EXERCISE: Retype the data in its entirety, with no word changed.

DATA TO USE:
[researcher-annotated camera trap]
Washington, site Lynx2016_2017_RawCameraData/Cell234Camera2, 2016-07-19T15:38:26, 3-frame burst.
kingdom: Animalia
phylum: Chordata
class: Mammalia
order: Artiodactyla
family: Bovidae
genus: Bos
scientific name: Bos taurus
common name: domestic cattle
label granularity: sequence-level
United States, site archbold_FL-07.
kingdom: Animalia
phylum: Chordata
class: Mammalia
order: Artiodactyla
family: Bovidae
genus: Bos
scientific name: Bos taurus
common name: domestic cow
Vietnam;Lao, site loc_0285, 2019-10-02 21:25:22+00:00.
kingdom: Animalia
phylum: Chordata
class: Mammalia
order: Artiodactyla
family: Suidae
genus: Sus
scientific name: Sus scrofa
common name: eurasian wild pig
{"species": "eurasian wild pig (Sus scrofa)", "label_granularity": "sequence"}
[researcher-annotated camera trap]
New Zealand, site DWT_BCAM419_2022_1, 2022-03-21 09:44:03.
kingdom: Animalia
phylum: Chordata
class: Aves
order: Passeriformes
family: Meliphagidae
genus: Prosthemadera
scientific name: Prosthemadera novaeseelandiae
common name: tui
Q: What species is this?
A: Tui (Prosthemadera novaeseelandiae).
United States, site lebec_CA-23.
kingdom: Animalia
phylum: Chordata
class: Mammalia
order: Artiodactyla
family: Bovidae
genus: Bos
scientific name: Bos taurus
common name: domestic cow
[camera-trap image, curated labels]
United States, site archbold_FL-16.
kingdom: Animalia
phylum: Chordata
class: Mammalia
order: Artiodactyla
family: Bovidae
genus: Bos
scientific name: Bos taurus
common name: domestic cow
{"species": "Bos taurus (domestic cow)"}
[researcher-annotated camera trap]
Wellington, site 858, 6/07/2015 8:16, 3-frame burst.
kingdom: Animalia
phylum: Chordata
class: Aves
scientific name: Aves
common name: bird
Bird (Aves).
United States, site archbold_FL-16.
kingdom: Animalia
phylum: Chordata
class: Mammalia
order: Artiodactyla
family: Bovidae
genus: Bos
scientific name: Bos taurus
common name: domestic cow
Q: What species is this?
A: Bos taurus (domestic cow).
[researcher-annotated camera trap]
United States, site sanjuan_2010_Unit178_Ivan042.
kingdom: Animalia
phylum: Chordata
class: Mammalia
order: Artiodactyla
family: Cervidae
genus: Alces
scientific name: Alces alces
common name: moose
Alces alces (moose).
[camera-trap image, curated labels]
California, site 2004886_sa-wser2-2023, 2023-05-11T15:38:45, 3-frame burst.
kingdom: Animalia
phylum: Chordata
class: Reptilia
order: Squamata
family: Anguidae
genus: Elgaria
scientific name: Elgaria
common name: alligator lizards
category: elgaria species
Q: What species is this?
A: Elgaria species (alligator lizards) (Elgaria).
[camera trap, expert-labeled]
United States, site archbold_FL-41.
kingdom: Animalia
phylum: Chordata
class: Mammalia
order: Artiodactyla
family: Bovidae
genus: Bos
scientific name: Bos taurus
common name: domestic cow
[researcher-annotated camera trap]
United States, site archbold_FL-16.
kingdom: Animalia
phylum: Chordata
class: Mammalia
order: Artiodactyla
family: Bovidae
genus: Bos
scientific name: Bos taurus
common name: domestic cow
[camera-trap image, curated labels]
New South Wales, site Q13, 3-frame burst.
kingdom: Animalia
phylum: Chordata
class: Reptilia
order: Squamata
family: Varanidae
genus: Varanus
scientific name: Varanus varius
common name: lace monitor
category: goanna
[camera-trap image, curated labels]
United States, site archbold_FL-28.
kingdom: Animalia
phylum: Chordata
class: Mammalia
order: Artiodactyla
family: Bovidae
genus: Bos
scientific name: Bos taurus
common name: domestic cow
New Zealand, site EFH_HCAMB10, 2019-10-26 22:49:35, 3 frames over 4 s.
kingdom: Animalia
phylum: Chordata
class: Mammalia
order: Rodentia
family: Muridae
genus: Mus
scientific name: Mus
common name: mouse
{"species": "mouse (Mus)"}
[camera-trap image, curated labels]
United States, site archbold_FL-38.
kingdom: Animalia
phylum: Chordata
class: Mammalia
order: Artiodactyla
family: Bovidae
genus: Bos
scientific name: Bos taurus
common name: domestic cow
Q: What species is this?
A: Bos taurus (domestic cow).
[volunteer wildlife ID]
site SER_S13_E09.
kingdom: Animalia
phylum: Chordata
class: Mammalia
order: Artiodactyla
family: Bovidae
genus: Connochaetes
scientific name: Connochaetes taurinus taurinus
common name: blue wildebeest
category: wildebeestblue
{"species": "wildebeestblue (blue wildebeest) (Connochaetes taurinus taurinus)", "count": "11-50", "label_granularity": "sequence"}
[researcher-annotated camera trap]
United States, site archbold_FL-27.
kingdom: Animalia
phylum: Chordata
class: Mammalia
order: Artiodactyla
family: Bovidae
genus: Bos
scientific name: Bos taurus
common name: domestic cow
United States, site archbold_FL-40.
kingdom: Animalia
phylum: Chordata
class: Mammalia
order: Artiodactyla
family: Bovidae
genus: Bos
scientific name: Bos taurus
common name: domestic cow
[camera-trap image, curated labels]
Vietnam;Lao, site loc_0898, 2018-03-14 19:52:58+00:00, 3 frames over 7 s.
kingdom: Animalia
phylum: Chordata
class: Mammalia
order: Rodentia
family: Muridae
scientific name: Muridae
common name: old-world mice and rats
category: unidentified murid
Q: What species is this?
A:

RESPONSE TO THIS EXERCISE:
[researcher-annotated camera trap]
Washington, site Lynx2016_2017_RawCameraData/Cell234Camera2, 2016-07-19T15:38:26, 3-frame burst.
kingdom: Animalia
phylum: Chordata
class: Mammalia
order: Artiodactyla
family: Bovidae
genus: Bos
scientific name: Bos taurus
common name: domestic cattle
label granularity: sequence-level
United States, site archbold_FL-07.
kingdom: Animalia
phylum: Chordata
class: Mammalia
order: Artiodactyla
family: Bovidae
genus: Bos
scientific name: Bos taurus
common name: domestic cow
Vietnam;Lao, site loc_0285, 2019-10-02 21:25:22+00:00.
kingdom: Animalia
phylum: Chordata
class: Mammalia
order: Artiodactyla
family: Suidae
genus: Sus
scientific name: Sus scrofa
common name: eurasian wild pig
{"species": "eurasian wild pig (Sus scrofa)", "label_granularity": "sequence"}
[researcher-annotated camera trap]
New Zealand, site DWT_BCAM419_2022_1, 2022-03-21 09:44:03.
kingdom: Animalia
phylum: Chordata
class: Aves
order: Passeriformes
family: Meliphagidae
genus: Prosthemadera
scientific name: Prosthemadera novaeseelandiae
common name: tui
Q: What species is this?
A: Tui (Prosthemadera novaeseelandiae).
United States, site lebec_CA-23.
kingdom: Animalia
phylum: Chordata
class: Mammalia
order: Artiodactyla
family: Bovidae
genus: Bos
scientific name: Bos taurus
common name: domestic cow
[camera-trap image, curated labels]
United States, site archbold_FL-16.
kingdom: Animalia
phylum: Chordata
class: Mammalia
order: Artiodactyla
family: Bovidae
genus: Bos
scientific name: Bos taurus
common name: domestic cow
{"species": "Bos taurus (domestic cow)"}
[researcher-annotated camera trap]
Wellington, site 858, 6/07/2015 8:16, 3-frame burst.
kingdom: Animalia
phylum: Chordata
class: Aves
scientific name: Aves
common name: bird
Bird (Aves).
United States, site archbold_FL-16.
kingdom: Animalia
phylum: Chordata
class: Mammalia
order: Artiodactyla
family: Bovidae
genus: Bos
scientific name: Bos taurus
common name: domestic cow
Q: What species is this?
A: Bos taurus (domestic cow).
[researcher-annotated camera trap]
United States, site sanjuan_2010_Unit178_Ivan042.
kingdom: Animalia
phylum: Chordata
class: Mammalia
order: Artiodactyla
family: Cervidae
genus: Alces
scientific name: Alces alces
common name: moose
Alces alces (moose).
[camera-trap image, curated labels]
California, site 2004886_sa-wser2-2023, 2023-05-11T15:38:45, 3-frame burst.
kingdom: Animalia
phylum: Chordata
class: Reptilia
order: Squamata
family: Anguidae
genus: Elgaria
scientific name: Elgaria
common name: alligator lizards
category: elgaria species
Q: What species is this?
A: Elgaria species (alligator lizards) (Elgaria).
[camera trap, expert-labeled]
United States, site archbold_FL-41.
kingdom: Animalia
phylum: Chordata
class: Mammalia
order: Artiodactyla
family: Bovidae
genus: Bos
scientific name: Bos taurus
common name: domestic cow
[researcher-annotated camera trap]
United States, site archbold_FL-16.
kingdom: Animalia
phylum: Chordata
class: Mammalia
order: Artiodactyla
family: Bovidae
genus: Bos
scientific name: Bos taurus
common name: domestic cow
[camera-trap image, curated labels]
New South Wales, site Q13, 3-frame burst.
kingdom: Animalia
phylum: Chordata
class: Reptilia
order: Squamata
family: Varanidae
genus: Varanus
scientific name: Varanus varius
common name: lace monitor
category: goanna
[camera-trap image, curated labels]
United States, site archbold_FL-28.
kingdom: Animalia
phylum: Chordata
class: Mammalia
order: Artiodactyla
family: Bovidae
genus: Bos
scientific name: Bos taurus
common name: domestic cow
New Zealand, site EFH_HCAMB10, 2019-10-26 22:49:35, 3 frames over 4 s.
kingdom: Animalia
phylum: Chordata
class: Mammalia
order: Rodentia
family: Muridae
genus: Mus
scientific name: Mus
common name: mouse
{"species": "mouse (Mus)"}
[camera-trap image, curated labels]
United States, site archbold_FL-38.
kingdom: Animalia
phylum: Chordata
class: Mammalia
order: Artiodactyla
family: Bovidae
genus: Bos
scientific name: Bos taurus
common name: domestic cow
Q: What species is this?
A: Bos taurus (domestic cow).
[volunteer wildlife ID]
site SER_S13_E09.
kingdom: Animalia
phylum: Chordata
class: Mammalia
order: Artiodactyla
family: Bovidae
genus: Connochaetes
scientific name: Connochaetes taurinus taurinus
common name: blue wildebeest
category: wildebeestblue
{"species": "wildebeestblue (blue wildebeest) (Connochaetes taurinus taurinus)", "count": "11-50", "label_granularity": "sequence"}
[researcher-annotated camera trap]
United States, site archbold_FL-27.
kingdom: Animalia
phylum: Chordata
class: Mammalia
order: Artiodactyla
family: Bovidae
genus: Bos
scientific name: Bos taurus
common name: domestic cow
United States, site archbold_FL-40.
kingdom: Animalia
phylum: Chordata
class: Mammalia
order: Artiodactyla
family: Bovidae
genus: Bos
scientific name: Bos taurus
common name: domestic cow
[camera-trap image, curated labels]
Vietnam;Lao, site loc_0898, 2018-03-14 19:52:58+00:00, 3 frames over 7 s.
kingdom: Animalia
phylum: Chordata
class: Mammalia
order: Rodentia
family: Muridae
scientific name: Muridae
common name: old-world mice and rats
category: unidentified murid
Q: What species is this?
A:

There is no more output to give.